### Material provided
§

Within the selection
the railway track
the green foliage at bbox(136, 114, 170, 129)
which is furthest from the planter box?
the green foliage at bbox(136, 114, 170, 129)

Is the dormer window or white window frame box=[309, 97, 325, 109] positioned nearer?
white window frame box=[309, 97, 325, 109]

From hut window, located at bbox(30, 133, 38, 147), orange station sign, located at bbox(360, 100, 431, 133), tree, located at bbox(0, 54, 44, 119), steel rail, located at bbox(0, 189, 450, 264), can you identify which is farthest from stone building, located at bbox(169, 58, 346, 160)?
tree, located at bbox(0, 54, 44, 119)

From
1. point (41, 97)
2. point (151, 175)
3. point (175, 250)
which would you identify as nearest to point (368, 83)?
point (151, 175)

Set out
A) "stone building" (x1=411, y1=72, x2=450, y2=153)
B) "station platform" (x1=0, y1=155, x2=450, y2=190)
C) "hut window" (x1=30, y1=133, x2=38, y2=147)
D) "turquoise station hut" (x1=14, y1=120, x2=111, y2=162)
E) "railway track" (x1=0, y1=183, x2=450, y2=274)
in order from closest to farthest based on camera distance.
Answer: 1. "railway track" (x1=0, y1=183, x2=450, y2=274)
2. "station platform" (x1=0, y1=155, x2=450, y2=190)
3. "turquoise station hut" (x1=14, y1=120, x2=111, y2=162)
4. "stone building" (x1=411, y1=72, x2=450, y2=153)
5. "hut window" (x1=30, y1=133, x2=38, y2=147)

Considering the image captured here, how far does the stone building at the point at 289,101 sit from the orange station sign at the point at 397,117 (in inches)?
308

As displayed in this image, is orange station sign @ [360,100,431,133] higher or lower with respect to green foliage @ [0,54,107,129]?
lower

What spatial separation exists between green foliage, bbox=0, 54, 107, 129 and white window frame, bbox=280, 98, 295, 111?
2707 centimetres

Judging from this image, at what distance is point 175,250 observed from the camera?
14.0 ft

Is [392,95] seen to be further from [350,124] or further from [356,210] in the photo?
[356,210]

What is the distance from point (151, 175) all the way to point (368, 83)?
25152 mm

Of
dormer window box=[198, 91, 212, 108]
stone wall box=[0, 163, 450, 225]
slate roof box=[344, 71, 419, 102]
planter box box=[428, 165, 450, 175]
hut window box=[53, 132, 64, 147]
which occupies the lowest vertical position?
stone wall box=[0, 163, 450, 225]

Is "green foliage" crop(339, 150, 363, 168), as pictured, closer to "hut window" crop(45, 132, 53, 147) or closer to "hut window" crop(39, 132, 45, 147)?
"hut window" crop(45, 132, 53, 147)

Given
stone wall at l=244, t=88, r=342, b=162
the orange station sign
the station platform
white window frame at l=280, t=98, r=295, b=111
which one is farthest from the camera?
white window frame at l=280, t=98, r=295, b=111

§

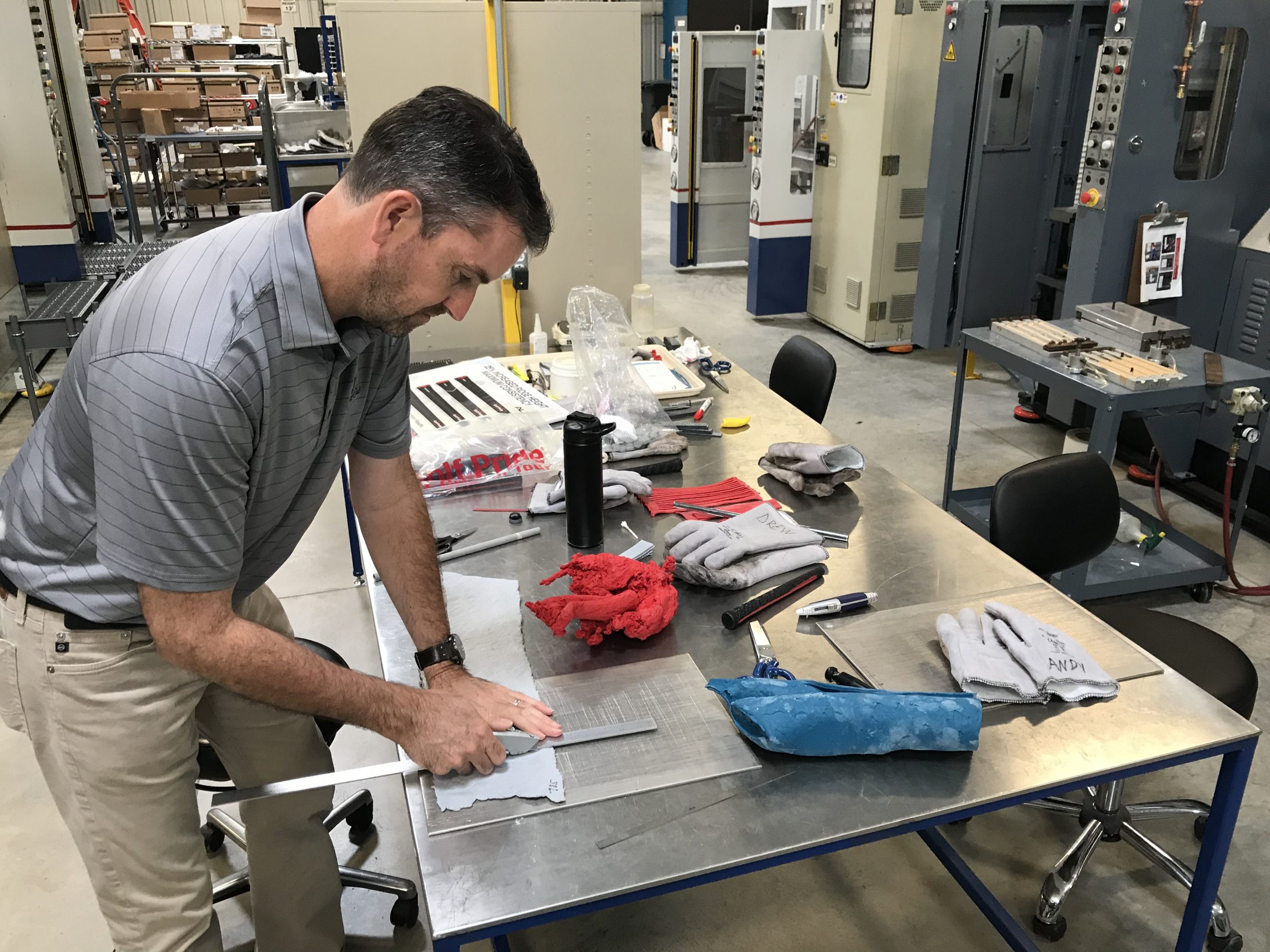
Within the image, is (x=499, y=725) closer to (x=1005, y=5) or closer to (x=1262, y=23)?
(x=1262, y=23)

§

### What is being asked
Report, word for word, each line above that contains the word "this".

### Solution below
As displayed in this image, is orange station sign @ [360,100,431,133] higher or lower with respect to green foliage @ [0,54,107,129]?
Judging from this image, at what distance is point 175,250 observed from the camera?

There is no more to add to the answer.